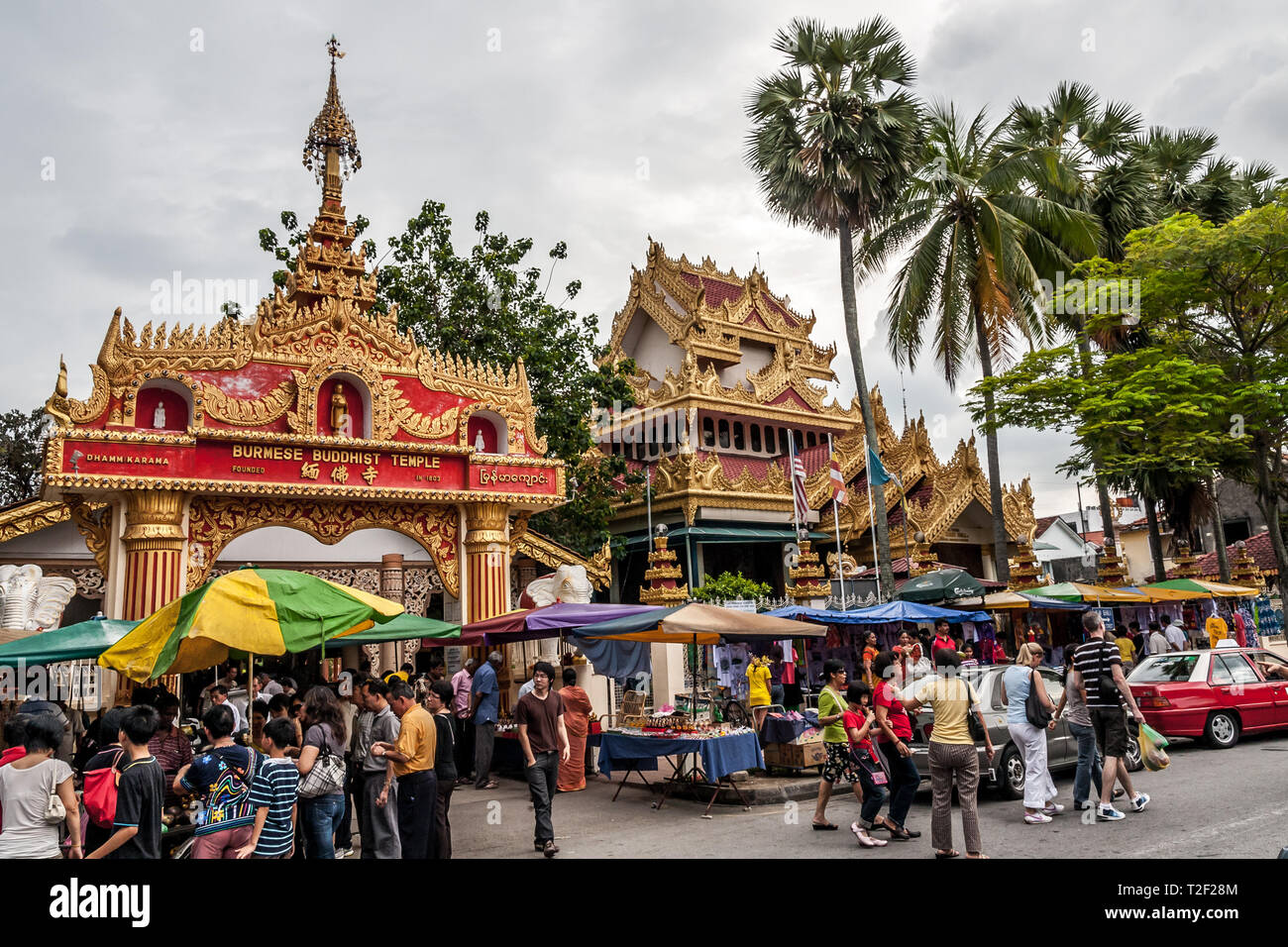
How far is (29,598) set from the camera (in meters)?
15.0

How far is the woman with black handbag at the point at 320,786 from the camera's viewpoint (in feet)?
21.7

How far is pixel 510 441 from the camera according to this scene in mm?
17281

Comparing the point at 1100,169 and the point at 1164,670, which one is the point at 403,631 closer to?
the point at 1164,670

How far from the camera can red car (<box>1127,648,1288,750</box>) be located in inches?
512

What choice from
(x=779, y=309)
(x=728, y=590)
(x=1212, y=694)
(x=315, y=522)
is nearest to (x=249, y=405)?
(x=315, y=522)

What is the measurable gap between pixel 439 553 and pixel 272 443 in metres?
3.47

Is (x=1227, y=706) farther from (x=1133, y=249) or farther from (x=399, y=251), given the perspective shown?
(x=399, y=251)

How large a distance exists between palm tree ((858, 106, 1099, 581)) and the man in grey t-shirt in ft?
61.1

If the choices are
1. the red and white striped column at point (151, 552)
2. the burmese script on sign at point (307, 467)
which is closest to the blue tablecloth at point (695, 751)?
the burmese script on sign at point (307, 467)

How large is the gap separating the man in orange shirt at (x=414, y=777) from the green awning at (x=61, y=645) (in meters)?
4.91

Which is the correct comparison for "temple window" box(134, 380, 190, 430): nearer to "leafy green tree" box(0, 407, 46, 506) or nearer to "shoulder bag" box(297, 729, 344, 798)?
"shoulder bag" box(297, 729, 344, 798)

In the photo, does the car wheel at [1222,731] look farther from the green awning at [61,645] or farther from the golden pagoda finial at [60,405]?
the golden pagoda finial at [60,405]

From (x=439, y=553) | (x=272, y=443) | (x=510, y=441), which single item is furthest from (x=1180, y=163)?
(x=272, y=443)
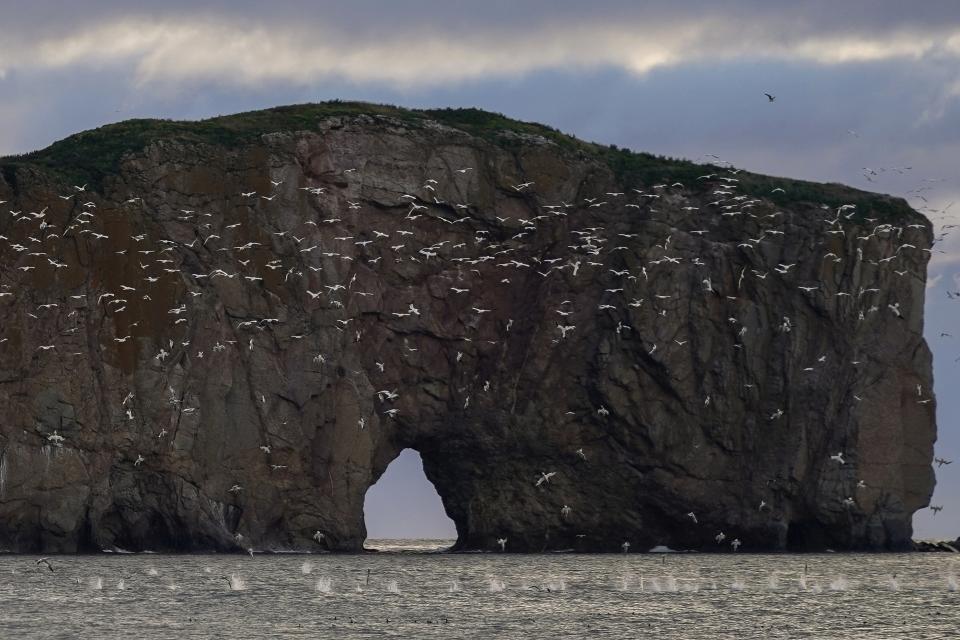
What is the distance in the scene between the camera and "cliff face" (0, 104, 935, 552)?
4070 inches

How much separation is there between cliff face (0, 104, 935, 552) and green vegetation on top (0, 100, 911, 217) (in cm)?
44

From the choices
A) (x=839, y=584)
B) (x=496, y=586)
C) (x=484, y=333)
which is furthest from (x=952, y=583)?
(x=484, y=333)

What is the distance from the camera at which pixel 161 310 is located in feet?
342

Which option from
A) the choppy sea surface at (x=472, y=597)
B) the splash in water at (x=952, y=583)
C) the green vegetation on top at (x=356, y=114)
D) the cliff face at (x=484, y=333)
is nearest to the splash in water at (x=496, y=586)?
the choppy sea surface at (x=472, y=597)

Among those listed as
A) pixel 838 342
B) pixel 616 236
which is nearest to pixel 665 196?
pixel 616 236

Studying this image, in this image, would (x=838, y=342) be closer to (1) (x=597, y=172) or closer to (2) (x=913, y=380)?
(2) (x=913, y=380)

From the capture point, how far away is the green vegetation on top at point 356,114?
108 metres

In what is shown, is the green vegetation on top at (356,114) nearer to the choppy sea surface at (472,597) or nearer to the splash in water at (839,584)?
Answer: the choppy sea surface at (472,597)

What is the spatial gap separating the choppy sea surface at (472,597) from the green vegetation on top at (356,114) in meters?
24.0

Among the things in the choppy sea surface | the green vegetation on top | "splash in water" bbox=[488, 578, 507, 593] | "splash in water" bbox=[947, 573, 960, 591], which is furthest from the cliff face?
"splash in water" bbox=[488, 578, 507, 593]

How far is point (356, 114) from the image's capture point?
115 m

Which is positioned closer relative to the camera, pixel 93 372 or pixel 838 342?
pixel 93 372

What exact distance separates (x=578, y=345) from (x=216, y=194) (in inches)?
906

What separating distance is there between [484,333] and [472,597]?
39.2 m
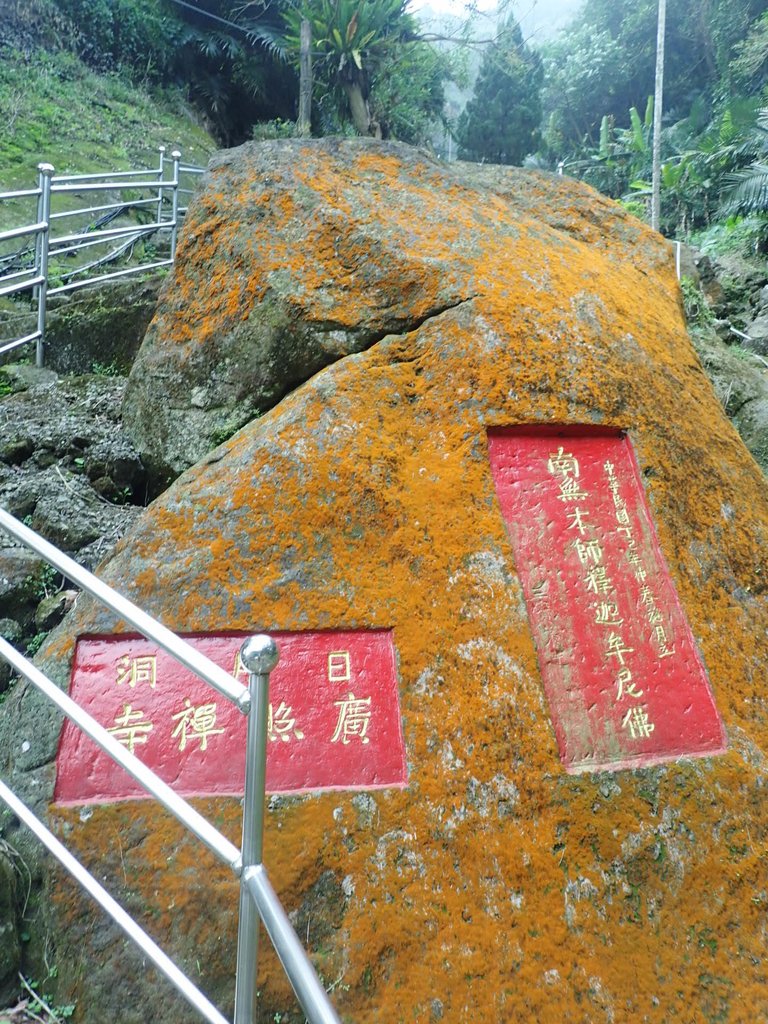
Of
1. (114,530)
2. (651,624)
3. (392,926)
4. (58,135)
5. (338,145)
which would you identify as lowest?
(392,926)

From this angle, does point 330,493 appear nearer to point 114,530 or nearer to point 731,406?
point 114,530

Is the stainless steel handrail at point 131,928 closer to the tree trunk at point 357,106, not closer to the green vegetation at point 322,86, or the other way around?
the green vegetation at point 322,86

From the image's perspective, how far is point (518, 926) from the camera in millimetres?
1794

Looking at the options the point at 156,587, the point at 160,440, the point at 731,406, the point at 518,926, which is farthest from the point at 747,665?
the point at 731,406

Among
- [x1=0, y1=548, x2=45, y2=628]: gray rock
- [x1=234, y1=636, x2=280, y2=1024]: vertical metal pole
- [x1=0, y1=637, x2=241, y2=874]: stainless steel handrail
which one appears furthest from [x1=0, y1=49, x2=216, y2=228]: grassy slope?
[x1=234, y1=636, x2=280, y2=1024]: vertical metal pole

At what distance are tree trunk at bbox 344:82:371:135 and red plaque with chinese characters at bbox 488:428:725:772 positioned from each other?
11.6m

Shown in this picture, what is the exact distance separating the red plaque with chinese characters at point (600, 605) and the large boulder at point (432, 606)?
6cm

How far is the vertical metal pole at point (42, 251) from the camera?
15.4 ft

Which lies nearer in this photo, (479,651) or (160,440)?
(479,651)

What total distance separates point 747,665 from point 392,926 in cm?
138

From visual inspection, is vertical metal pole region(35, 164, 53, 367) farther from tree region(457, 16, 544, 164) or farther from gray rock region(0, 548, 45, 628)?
tree region(457, 16, 544, 164)

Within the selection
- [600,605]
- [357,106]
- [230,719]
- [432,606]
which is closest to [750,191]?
[357,106]

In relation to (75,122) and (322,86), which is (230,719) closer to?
(75,122)

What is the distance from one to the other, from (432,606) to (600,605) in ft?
1.80
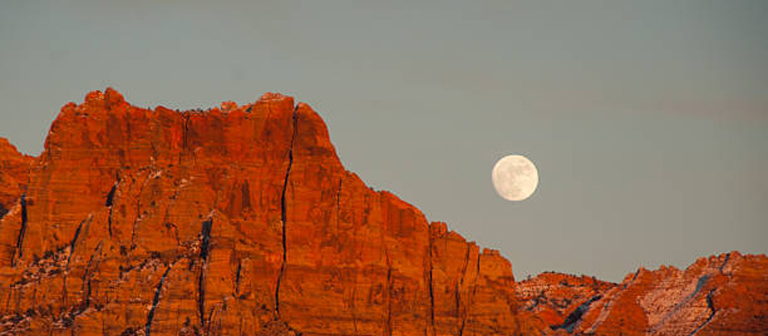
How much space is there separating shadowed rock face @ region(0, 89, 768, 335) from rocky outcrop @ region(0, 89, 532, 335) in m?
0.15

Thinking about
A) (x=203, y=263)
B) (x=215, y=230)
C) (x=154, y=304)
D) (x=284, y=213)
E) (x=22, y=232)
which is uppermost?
Result: (x=284, y=213)

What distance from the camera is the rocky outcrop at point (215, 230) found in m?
170

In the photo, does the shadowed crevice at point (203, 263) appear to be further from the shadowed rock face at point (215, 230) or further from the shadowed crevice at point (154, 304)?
the shadowed crevice at point (154, 304)

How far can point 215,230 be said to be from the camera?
17012cm

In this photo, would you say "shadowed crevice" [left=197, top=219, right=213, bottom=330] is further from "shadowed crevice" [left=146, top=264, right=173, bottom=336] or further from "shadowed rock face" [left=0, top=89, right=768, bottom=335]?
"shadowed crevice" [left=146, top=264, right=173, bottom=336]

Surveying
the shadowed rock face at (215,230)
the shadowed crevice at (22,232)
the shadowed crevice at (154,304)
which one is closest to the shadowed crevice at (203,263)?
the shadowed rock face at (215,230)

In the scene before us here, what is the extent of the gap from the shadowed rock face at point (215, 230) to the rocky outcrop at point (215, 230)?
0.15 metres

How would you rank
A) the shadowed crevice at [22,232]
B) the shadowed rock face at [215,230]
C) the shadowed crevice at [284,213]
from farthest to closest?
the shadowed crevice at [284,213], the shadowed crevice at [22,232], the shadowed rock face at [215,230]

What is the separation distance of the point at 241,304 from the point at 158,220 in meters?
13.7

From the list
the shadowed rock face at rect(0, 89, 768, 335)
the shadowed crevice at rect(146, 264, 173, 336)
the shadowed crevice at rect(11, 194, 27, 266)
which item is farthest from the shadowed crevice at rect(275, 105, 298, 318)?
the shadowed crevice at rect(11, 194, 27, 266)

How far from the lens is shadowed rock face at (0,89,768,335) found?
6683 inches

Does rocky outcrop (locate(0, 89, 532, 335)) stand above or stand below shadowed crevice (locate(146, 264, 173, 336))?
above

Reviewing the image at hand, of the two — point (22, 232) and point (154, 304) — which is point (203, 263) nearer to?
point (154, 304)

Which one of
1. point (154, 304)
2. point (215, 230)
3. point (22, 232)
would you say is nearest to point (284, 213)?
point (215, 230)
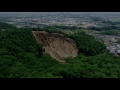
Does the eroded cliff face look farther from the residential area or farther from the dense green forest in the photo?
the residential area

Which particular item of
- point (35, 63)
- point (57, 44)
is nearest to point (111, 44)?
point (57, 44)

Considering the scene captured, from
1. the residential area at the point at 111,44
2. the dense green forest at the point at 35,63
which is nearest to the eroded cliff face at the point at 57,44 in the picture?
the dense green forest at the point at 35,63

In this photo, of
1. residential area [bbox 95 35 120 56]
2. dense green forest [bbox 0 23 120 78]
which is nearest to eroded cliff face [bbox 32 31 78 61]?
dense green forest [bbox 0 23 120 78]
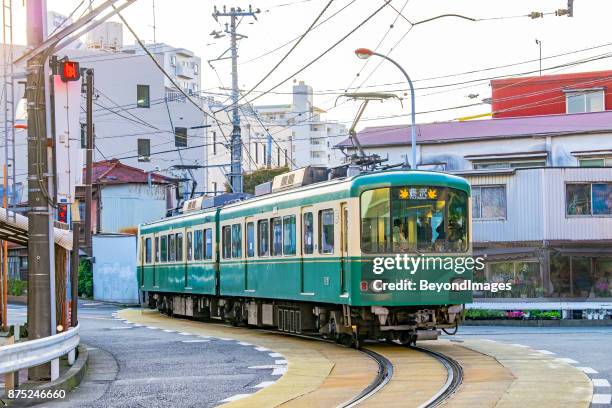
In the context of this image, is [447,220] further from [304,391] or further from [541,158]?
[541,158]

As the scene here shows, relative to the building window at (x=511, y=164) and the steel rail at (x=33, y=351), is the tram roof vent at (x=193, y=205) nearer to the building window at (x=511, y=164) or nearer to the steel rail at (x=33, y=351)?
the building window at (x=511, y=164)

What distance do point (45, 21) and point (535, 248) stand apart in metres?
24.0

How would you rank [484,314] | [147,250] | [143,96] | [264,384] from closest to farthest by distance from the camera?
[264,384] < [484,314] < [147,250] < [143,96]

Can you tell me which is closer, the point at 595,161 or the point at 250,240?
the point at 250,240

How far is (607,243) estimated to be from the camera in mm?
34156

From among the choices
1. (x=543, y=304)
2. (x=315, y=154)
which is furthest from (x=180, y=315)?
(x=315, y=154)

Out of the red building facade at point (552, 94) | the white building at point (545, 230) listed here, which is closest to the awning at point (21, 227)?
the white building at point (545, 230)

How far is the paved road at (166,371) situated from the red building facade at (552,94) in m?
26.9

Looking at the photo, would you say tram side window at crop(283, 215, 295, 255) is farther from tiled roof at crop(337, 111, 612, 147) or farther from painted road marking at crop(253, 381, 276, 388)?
tiled roof at crop(337, 111, 612, 147)

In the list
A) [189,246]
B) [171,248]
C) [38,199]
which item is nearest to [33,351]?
[38,199]

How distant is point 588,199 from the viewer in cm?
3425

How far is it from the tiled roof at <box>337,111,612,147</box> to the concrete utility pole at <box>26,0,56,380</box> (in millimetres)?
27261

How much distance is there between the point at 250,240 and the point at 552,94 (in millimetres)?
26111

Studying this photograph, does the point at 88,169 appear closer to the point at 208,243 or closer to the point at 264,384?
the point at 208,243
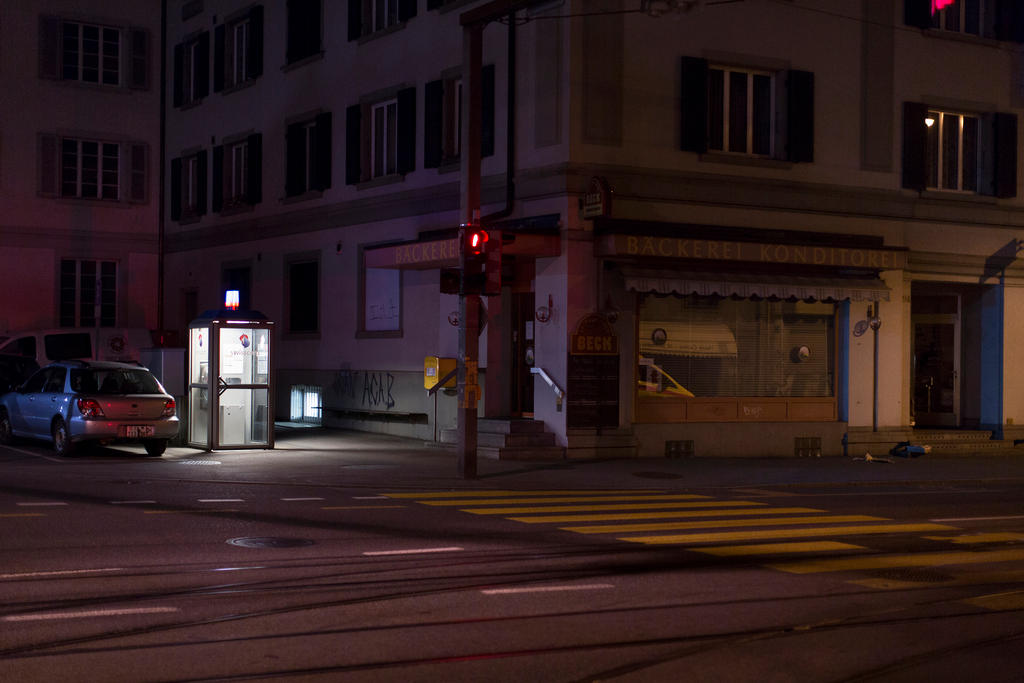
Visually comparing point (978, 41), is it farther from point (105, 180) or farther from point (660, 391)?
point (105, 180)

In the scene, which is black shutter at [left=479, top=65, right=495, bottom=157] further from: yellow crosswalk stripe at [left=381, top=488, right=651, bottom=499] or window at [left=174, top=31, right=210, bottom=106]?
window at [left=174, top=31, right=210, bottom=106]

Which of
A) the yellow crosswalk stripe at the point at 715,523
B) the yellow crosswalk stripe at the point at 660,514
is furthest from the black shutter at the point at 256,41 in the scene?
the yellow crosswalk stripe at the point at 715,523

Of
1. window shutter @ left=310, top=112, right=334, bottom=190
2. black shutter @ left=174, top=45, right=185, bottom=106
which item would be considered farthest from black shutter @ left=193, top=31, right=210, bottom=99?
window shutter @ left=310, top=112, right=334, bottom=190

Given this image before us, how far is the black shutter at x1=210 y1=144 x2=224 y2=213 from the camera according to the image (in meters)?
32.2

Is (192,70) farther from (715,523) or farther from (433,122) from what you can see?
(715,523)

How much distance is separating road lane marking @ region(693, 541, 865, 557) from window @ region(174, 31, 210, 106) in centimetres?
2477

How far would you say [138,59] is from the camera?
117ft

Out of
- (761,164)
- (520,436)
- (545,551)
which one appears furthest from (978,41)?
(545,551)

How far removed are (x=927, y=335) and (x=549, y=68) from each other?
11110 mm

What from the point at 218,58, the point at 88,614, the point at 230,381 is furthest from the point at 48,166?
the point at 88,614

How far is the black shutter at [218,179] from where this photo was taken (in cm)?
3216

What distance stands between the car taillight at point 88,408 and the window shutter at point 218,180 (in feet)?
43.9

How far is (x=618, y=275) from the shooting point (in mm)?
21734

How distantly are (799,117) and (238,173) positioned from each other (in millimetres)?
15033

Directions
Return, word for word, every line from the line with "Given this image" to the final line of the data.

Answer to this problem
Given this image before us, how far is the black shutter at x1=210 y1=144 x2=224 y2=213 from the camera according to the image (in meters)?
32.2

Is (192,70) farther from (715,523) or farther from (433,122) from what you can see?
(715,523)

How much distance is separating road lane marking @ region(693, 541, 865, 557) from window @ region(174, 31, 210, 106) in centimetres?
2477

How far would you say [138,59] is from the camera?
117ft

Out of
- (761,164)
- (520,436)
- (545,551)
which one appears furthest from (978,41)?
(545,551)

How far removed are (x=927, y=335) and (x=549, y=68) from each other?
11110 mm

What from the point at 218,58, the point at 88,614, the point at 230,381 is furthest from the point at 48,166?
the point at 88,614

How far is the black shutter at [218,179] from where this photo was taken (in cm)?
3216

What distance stands between the car taillight at point 88,408 and the window shutter at point 218,180 (in feet)?
43.9

How far is (x=618, y=275) from the shooting point (in mm)?
21734

How distantly are (799,117) and (238,173) positioned from each other (in millimetres)?
15033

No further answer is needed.